[[ MATERIAL TO PROCESS open ]]
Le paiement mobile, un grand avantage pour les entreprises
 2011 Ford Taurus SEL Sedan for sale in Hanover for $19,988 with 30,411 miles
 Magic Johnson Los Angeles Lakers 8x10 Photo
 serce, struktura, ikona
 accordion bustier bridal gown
[[ MATERIAL TO PROCESS closed ]]
▶ _WORK ITEM_:
Could you copy out all of the records above exactly?

▶ _RESULT_:
Le paiement mobile, un grand avantage pour les entreprises
 2011 Ford Taurus SEL Sedan for sale in Hanover for $19,988 with 30,411 miles
 Magic Johnson Los Angeles Lakers 8x10 Photo
 serce, struktura, ikona
 accordion bustier bridal gown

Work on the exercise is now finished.